These are familiar words we use (when we use words). They are not the product of a newly learned language. The letters look familiar, the words sound the same when spoken, and the sentences follow along the tracks they always have. But they occupy digital space, space that is always wider, more open, and more blank than the paper page. Our word processing softwares offer us the familiar shape and color of the paper, as if to extend a hand to our sensibilities, to invite us in with something we think we recognize. But there’s no paper here. There’s no end to the notepad. No limitation on the flexibility afforded us. And the more we occupy this space, the more we realize how foreign it truly is, and how it seems to know more about our own creative process than we do. The more we occupy this space, the more we let our sentences derail, our words evolve or devolve, our letters become only illuminated figures upon the screen. We begin to see within the space of the digital, beyond our words to the code, to the systems behind the page, and to the binary behind it all.
We approach digital writing as if it is the same as our old familiar writing. But as our occupation of the digital continues, we discover the only familiarity left is our approach.
Language begins to fail, to become not language at all, but images. Typing is not storytelling, it is placing figures upon a non-existent background, floating our ideas upon the ether, like writing on water. They are eradicable, impermanent, unenduring. With the flip of a switch, the stroke of a key, the accident of spilled coffee, they can vanish. Or, they can be manipulated, reformed, sculpted, torn down by other authors who wish to fashion their own handiwork from our airy habit. Our words at times wait to become pastiche, to be imitated, parodied, dissected, distributed. Because digital writing is like writing on water, our words will always ripple and distribute, becoming more deformed the farther they go. We get worried about plagiarism, about others using our words and ideas, we get concerned that the face we’ve made for ourselves from the words we’ve fashioned will simply be deleted — or worse, written upon, written over.
And yet we come back to it, again and again. Slowly beginning to write not for recognition of our own authorship, but to make ripples and waves. And this is what makes digital writing worth doing. It is less the writing that matters, and more the persistence of voice.
It is a brave act to pick up crayons, whether you are a child or an adult. It is a brave act to commit to the digital the words and images, the ideas and theories, the stories and poems that we do every time we wield keyboard and cursor. There is something in the mind that wants expression. There is something in the mind that wants recognition, too, and honor for our texts. But the digital grants recognition only reluctantly. There is little else left of our efforts but our expression, our raw bellow, our “this is what I want to say.”
Within the digital, we can all be published, we can all see our works distributed and read; yet within the digital, we speak as if within a crowd, knowing only some will hear us, or that none will, and so it is the act of speaking that becomes vital, and not the return of recognition. To write digital writing is to write in and for the moment of wanting to say something, of needing to say something. And to do that again and again.

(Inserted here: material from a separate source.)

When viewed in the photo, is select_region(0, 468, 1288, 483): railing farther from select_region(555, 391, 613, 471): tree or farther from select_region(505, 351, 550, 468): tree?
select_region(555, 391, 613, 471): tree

Out of this emerges the spontaneous. The spontaneous grammar, the spontaneous phrase, the spontaneous sound of our voice that may create a spontaneous listener, or a spontaneous community of listeners. Digital writing is emergent in the way that we voice it, the way others hear it. Digital writing changes the rules because it is immediate, urgent, momentary.

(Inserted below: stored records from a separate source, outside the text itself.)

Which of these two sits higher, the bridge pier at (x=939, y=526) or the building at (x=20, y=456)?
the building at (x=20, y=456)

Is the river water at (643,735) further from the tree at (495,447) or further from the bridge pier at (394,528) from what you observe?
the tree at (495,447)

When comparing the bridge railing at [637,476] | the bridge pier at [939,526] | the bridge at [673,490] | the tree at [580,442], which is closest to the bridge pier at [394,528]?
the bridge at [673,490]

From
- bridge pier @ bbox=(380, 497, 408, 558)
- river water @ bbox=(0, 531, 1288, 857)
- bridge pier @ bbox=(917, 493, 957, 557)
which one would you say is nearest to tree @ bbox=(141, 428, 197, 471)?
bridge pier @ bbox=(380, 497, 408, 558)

And so as you go out to write within the digital, to scrape your name in the sand, remember that if your words get diluted or deleted, if they do not get heard, that the important thing is speaking them. We are all animals of speech and expression, we are creative beasts with crayons, we are all authors, and we are all founding mothers and fathers of a territory yet unclaimed. So write because you want to, write because you need to, and may the echo of your voice stir others to say more and say again.
Why do you write digitally? What have you found is different about digital writing from traditional writing? Is there ever a time now when you aren’t writing digitally?